Laporan Wartawan Tribunnews.com, Ilham Rian Pratama
TRIBUNNEWS.COM, JAKARTA - Tim penyidik Komisi Pemberantasan Korupsi (KPK) memeriksa PNS Direktorat Jenderal Bina Keuangan Daerah Kementerian Dalam Negeri, Ochtavian Runia Pelealu, Rabu (20/4/2022).
Lewat Ochtavian, tim penyidik mendalami penerimaan uang oleh mantan Dirjen Binkeuda Kemendagri, Mochamad Ardian Noervianto (MAN).
"Ochtavian Runia Pelealu (PNS Ditjen Binkeuda Kemendagri), hadir dan didalami pengetahuan saksi antara lain terkait dengan dugaan aliran penerimaan uang oleh tersangka MAN karena secara bertahap memperlancar proses usulan dana PEN untuk Kabupaten Kolaka Timur," ujar Plt Juru Bicara KPK Ali Fikri lewat keterangan tertulis, Kamis (21/4/2022).
Seperti diketahui, KPK telah menetapkan tiga tersangka dalam kasus dugaan suap pengajuan dana PEN daerah untuk Kabupaten Kolaka Timur pada 2021.
Baca juga: KPK Dalami Aliran Uang ke Musda Demokrat terkait Kepentingan Bupati PPU
Mereka, yakni mantan Direktur Jenderal Keuangan Daerah (Dirjen Keuda) Kementerian Dalam Negeri (Kemendagri) Mochamad Ardian Noervianto, Bupati nonaktif Kolaka Timur Andi Merya Nur, dan Kepala Dinas Lingkungan Hidup Kabupaten Muna Laode M. Syukur Akbar.
Kasus ini bermula saat Bupati nonaktif Kolaka Timur Andi Merya Nur meminta bantuan Kepala Dinas Lingkungan Hidup Kabupaten Muna Laode M. Syukur Akbar dipertemukan dengan Ardian sekitar Maret 2021.
Andi dan Ardian kemudian bertemu sekitar Mei 2021. Dalam pertemuan itu, Andi mengajukan permohonan pinjaman dana PEN untuk Kolaka Timur sebesar Rp350 miliar.
Atas permintaan itu, Ardian diduga meminta jatah tiga persen dari nilai pengajuan pinjaman ke Andi.

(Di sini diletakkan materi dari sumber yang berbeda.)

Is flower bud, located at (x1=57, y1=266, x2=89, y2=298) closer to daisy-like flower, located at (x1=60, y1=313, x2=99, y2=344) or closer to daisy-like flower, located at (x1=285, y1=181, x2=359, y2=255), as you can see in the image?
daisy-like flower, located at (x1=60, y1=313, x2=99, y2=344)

Beberapa waktu setelahnya, Andi mengirimkan Rp2 miliar dengan pecahan dua mata uang asing melalui bantuan Laode untuk Ardian.
Baca juga: Dewas KPK Batal Klarifikasi Dirut Pertamina Terkait Kasus MotoGP Mandalika yang Seret Nama Lili
Setelah uang muka itu diterima, Ardian langsung mengerjakan permintaan pinjaman PEN Kolaka Timur dengan membuat draft final surat Menteri Dalam Negeri ke Menteri Keuangan. Laode juga diminta membantu proses permintaan dana ini oleh Ardian.
Andi disangkakan melanggar Pasal 5 ayat (1) huruf a atau b atau Pasal 13 Undang-Undang Nomor 31 Tahun 1999 sebagaimana telah diubah dengan Undang-Undang Nomor 20 Tahun 2001 tentang Perubahan Atas Undang-Undang Nomor 31 Tahun 1999 tentang Pemberantasan Tindak Pidana Korupsi.
Sementara itu, Ardian dan Laode disangkakan melanggar Pasal 12 huruf a atau Pasal 12 huruf b atau Pasal 11 Undang-Undang Nomor 31 Tahun 1999 sebagaimana telah diubah dengan Undang-Undang Nomor 20 Tahun 2001 tentang Perubahan Atas Undang-Undang Nomor 31 Tahun 1999 tentang Pemberantasan Tindak Pidana Korupsi Jo Pasal 55 ayat (1) ke 1 KUHP.